**What to produce**
Express everything in the material below as a JSON list of strings, from the line containing "Looking at this image, which" down to the line containing "11.5 metres", with both of those lines included. Use one string per line and leave out blank lines.
Start Task material
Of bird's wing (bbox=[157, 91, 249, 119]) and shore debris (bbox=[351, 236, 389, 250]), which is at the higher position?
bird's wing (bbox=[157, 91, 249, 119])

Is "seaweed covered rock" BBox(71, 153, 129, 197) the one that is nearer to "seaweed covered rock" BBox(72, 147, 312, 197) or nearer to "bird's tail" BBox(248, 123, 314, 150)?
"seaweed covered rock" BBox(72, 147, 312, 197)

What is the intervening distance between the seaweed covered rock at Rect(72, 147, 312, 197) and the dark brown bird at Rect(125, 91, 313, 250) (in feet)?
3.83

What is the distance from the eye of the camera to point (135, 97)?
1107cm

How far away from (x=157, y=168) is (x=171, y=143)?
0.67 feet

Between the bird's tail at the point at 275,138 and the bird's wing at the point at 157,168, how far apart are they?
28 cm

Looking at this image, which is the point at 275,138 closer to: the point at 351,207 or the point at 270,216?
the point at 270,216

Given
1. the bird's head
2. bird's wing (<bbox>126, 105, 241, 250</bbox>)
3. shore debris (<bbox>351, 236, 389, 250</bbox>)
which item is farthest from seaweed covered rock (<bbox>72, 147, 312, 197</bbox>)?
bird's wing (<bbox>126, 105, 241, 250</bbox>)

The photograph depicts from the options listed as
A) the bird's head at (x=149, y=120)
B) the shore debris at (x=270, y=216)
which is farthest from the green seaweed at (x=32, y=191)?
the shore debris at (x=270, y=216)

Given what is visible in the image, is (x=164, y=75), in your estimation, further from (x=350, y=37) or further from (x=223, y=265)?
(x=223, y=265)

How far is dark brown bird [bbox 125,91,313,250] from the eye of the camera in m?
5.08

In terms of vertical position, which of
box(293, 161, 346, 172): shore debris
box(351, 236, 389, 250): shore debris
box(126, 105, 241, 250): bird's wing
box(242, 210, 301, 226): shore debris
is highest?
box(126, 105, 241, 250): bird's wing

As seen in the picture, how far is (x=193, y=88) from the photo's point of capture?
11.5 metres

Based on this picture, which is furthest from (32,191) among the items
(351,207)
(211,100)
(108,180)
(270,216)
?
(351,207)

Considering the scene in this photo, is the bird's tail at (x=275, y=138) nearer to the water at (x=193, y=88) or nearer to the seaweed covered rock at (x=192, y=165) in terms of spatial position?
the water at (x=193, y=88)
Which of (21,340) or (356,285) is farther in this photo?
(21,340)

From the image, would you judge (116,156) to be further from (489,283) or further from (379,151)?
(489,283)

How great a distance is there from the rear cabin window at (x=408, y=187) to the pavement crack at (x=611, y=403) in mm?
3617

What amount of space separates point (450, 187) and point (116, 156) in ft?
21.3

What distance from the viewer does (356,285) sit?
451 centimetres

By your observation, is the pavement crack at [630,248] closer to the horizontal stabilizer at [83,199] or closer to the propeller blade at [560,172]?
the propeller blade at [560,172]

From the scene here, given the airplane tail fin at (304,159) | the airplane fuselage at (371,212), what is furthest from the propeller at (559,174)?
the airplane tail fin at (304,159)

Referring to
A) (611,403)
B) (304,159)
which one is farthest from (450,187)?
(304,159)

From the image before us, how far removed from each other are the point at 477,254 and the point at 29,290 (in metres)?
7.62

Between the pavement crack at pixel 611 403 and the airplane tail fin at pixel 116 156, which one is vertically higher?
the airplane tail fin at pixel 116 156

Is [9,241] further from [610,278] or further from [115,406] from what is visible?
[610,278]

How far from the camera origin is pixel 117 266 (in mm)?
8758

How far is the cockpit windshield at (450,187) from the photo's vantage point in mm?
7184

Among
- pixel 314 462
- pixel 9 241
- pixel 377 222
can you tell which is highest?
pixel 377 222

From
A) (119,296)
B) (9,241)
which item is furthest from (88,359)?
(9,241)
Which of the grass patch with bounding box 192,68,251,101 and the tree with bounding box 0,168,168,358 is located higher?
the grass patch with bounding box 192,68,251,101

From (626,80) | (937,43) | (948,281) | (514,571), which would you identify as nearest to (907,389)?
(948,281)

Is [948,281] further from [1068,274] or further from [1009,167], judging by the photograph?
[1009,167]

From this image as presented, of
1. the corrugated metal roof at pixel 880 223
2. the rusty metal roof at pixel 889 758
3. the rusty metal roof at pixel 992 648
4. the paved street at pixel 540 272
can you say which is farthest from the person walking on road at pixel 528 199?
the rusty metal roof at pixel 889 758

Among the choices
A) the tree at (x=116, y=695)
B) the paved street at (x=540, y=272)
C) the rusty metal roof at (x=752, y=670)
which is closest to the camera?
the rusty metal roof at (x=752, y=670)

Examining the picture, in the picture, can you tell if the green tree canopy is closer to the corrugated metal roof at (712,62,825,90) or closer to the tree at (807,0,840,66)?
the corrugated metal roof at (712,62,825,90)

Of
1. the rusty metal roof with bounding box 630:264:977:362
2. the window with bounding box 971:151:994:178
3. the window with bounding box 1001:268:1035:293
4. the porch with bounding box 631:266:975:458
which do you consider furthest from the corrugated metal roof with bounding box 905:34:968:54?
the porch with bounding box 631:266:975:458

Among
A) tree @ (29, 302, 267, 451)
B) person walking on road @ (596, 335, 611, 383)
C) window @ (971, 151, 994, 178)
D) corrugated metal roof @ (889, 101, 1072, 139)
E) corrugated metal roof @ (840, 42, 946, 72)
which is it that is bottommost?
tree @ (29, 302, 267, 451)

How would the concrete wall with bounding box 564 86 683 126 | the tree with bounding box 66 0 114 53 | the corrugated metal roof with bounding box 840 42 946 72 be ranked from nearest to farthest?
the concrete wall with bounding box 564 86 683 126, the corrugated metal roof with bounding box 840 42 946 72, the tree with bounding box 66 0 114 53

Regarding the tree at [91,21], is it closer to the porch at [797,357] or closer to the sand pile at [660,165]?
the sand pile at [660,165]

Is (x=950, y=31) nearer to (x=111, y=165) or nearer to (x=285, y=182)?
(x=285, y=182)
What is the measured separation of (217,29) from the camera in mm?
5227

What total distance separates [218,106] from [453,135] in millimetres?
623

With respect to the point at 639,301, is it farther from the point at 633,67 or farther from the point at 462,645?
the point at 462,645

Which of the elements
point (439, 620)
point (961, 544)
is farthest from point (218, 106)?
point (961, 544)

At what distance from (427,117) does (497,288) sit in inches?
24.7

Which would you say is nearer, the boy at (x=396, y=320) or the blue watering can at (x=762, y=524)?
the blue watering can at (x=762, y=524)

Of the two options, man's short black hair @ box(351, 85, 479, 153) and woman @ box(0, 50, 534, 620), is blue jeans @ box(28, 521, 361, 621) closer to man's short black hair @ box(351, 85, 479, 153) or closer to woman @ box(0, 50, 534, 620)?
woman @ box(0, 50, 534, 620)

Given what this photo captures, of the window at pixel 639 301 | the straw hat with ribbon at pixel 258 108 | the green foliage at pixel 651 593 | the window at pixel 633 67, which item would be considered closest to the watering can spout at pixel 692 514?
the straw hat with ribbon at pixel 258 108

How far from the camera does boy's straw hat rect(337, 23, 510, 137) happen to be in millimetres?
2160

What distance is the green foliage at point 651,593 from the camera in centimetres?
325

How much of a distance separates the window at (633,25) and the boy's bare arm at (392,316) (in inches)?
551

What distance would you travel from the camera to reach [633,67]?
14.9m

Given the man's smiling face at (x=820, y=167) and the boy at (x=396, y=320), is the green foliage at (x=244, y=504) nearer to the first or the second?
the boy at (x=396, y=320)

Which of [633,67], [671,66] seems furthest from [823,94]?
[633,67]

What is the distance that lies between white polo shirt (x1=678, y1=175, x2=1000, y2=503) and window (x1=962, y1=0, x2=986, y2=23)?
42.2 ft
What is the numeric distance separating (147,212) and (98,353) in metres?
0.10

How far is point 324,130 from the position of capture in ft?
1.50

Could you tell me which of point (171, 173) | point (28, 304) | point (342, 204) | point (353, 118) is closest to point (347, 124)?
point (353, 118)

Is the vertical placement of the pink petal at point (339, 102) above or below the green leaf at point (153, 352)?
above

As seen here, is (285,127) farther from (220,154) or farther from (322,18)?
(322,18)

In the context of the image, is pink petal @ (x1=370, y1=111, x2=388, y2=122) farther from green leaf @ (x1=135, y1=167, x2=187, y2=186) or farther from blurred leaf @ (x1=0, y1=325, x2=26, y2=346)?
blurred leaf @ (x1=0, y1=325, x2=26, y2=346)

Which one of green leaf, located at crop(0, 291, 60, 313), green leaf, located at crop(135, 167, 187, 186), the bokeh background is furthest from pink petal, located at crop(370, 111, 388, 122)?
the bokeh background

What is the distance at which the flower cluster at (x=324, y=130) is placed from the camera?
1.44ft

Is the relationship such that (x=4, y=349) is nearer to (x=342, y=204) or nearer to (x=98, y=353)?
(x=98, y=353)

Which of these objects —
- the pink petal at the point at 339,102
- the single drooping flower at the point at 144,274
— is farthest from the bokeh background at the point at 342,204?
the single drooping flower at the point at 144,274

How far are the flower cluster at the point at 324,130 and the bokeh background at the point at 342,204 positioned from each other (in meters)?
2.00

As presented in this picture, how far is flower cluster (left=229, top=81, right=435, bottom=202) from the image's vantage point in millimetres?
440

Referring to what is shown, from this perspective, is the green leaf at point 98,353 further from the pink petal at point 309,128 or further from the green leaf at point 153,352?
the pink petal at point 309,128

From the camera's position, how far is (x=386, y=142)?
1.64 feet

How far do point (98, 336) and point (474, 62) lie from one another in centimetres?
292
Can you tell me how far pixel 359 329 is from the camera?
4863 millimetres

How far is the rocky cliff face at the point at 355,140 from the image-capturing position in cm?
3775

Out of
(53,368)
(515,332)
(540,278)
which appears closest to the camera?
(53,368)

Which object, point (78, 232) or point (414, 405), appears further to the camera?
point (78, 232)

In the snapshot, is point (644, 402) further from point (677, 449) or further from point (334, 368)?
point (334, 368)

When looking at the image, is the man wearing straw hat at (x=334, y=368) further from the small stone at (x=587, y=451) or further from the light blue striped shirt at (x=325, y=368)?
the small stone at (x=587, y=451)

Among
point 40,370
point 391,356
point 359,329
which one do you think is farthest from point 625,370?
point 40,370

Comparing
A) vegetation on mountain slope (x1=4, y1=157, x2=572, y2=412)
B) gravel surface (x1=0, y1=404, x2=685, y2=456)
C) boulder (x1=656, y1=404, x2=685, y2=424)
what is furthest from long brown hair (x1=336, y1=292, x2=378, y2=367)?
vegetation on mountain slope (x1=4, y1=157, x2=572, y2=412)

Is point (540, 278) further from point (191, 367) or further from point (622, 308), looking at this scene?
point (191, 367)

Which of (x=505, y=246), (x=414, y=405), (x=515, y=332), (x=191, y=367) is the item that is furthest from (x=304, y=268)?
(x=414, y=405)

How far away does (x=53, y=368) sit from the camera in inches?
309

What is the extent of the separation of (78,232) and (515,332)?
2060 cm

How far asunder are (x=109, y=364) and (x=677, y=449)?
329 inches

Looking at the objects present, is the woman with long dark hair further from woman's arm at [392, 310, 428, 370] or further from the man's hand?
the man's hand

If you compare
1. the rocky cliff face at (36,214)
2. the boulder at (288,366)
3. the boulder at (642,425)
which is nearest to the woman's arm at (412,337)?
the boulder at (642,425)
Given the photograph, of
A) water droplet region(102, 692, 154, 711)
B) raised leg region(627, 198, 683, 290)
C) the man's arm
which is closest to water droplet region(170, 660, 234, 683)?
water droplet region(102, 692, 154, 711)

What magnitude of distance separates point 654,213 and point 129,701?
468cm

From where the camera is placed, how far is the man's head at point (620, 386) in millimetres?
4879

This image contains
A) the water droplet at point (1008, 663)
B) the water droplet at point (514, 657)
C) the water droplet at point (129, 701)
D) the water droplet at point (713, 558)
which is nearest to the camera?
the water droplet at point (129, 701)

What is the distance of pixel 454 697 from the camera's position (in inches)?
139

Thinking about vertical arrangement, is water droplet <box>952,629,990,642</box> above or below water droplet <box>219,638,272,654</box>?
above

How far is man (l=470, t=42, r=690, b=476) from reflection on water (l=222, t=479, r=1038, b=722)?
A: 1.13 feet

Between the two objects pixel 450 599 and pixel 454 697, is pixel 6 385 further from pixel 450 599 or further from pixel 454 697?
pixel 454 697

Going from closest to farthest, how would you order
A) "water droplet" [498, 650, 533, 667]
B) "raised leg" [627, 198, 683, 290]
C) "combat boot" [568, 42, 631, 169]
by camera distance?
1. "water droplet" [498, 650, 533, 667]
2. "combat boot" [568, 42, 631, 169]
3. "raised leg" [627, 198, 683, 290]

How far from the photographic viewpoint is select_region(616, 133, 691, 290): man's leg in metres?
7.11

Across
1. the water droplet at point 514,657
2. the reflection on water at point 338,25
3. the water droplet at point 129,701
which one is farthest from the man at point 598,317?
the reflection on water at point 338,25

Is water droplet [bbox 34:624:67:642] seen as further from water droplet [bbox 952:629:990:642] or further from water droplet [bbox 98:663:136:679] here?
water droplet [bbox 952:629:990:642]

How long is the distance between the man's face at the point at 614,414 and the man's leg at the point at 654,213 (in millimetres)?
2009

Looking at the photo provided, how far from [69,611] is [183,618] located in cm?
End Task material
**Complete response**
[
  "Looking at this image, which is the point at 275,138 closer to: the point at 351,207 or the point at 270,216?",
  "the point at 270,216",
  "Given",
  "1. the bird's head",
  "2. bird's wing (<bbox>126, 105, 241, 250</bbox>)",
  "3. shore debris (<bbox>351, 236, 389, 250</bbox>)",
  "which item is farthest from seaweed covered rock (<bbox>72, 147, 312, 197</bbox>)?",
  "bird's wing (<bbox>126, 105, 241, 250</bbox>)",
  "The photograph depicts from the options listed as",
  "A) the bird's head at (x=149, y=120)",
  "B) the shore debris at (x=270, y=216)",
  "which is farthest from the green seaweed at (x=32, y=191)?",
  "the shore debris at (x=270, y=216)",
  "Given what is visible in the image, is (x=164, y=75), in your estimation, further from (x=350, y=37) or further from (x=223, y=265)?",
  "(x=223, y=265)",
  "How far is dark brown bird [bbox 125,91,313,250] from the eye of the camera in m?",
  "5.08",
  "In terms of vertical position, which of",
  "box(293, 161, 346, 172): shore debris",
  "box(351, 236, 389, 250): shore debris",
  "box(126, 105, 241, 250): bird's wing",
  "box(242, 210, 301, 226): shore debris",
  "is highest?",
  "box(126, 105, 241, 250): bird's wing",
  "As seen in the picture, how far is (x=193, y=88) from the photo's point of capture?",
  "11.5 metres"
]